Hard at work
Tuesday, December 8, 2015
Bar Models!
This past week, we have been working with bar models to help us think about addition and subtraction problems. Bar models aren't a method of doing addition or subtraction. We will still be using the methods for addition and subtraction - using place value drawings and number-based strategies - that we learned in the fall. Instead, bar models are a great way to think about how story problems work using the beginnings of algebraic thinking.
These pictures show the product of a game we will play to introduce the concept of bar models. Students pull two cards out of a deck, then use two colors of cubes to show the two quantities. Then, they draw a bar model to show the additive process, with an addition and a subtraction sentence that match. The game is also a thinly-veiled excuse to practice basic math facts, and to explore the reciprocal nature of addition and subtraction.

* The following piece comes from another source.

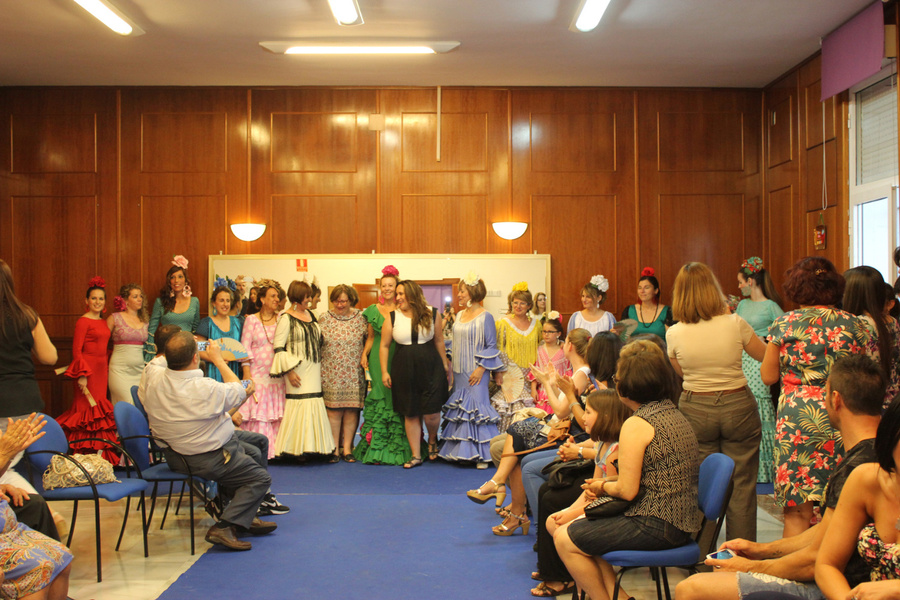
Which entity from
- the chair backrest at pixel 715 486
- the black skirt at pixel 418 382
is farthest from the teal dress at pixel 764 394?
the chair backrest at pixel 715 486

Bar models can model addition problems, which we call "part, part, whole" problems, or subtraction problems, "whole, part, part". If you know both parts and you are trying to determine an unknown whole, it is an addition problem. If you know the whole and one of the parts, then it can be solved with subtraction. The model above can show both of these story problems. Can you figure out which is "part, part, whole" and which is "whole, part, part"? (they are a little sneaky, so read carefully!)

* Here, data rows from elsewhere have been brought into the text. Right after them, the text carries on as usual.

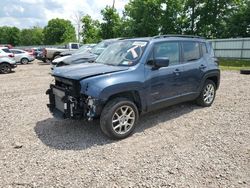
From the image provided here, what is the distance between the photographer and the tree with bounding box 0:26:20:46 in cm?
9981

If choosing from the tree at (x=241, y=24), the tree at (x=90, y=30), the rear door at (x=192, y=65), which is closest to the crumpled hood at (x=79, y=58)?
the rear door at (x=192, y=65)

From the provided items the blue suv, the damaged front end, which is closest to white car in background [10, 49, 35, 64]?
the blue suv

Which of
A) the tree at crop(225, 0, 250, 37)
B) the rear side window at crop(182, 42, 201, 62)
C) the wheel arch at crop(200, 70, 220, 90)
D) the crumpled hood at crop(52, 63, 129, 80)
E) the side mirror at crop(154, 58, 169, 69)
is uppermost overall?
the tree at crop(225, 0, 250, 37)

Kate went shopping with her robot two days last week. On Monday, she bought 7 cans of oil. She bought some more on Thursday. At the end of the week, she had 23 cans of oil. How much did she buy on Thursday?

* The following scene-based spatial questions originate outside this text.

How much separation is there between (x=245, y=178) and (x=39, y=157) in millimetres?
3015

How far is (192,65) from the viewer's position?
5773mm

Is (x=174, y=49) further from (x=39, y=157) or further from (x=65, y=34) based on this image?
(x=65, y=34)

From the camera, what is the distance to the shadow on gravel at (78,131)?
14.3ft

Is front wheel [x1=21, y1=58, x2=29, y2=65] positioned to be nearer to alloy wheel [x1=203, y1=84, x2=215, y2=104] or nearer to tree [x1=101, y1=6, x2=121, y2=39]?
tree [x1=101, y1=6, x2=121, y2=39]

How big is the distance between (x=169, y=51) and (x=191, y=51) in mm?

Pete picked 7 pumpkins in the school garden. Maya picked 16 more pumpkins than Pete did. How many pumpkins did Maya pick?
You can do the same thing with larger numbers:
Alex ate 437 pizza slices on Monday. He ate 516 cucumber slices on Tuesday. How many slices of food did he eat on those two days?
Since with this story problem we know both parts, and the whole is unknown, we draw a bar model with the whole as the unknown, shown with a question mark, like this:
If it was a "whole, part, part" story problem instead, the question mark would go in the box of the unknown part instead of under the bracket.
When students get older, bar models can be a visual representation of an algebraic equation, with letters representing the unknown parts or wholes. Students will also use bar models for problems that require multiple steps to solve, as well as problems with more than two "parts" that make up the "whole". Bar models are a very useful tool, and a crucial part of the Math in Focus curriculum.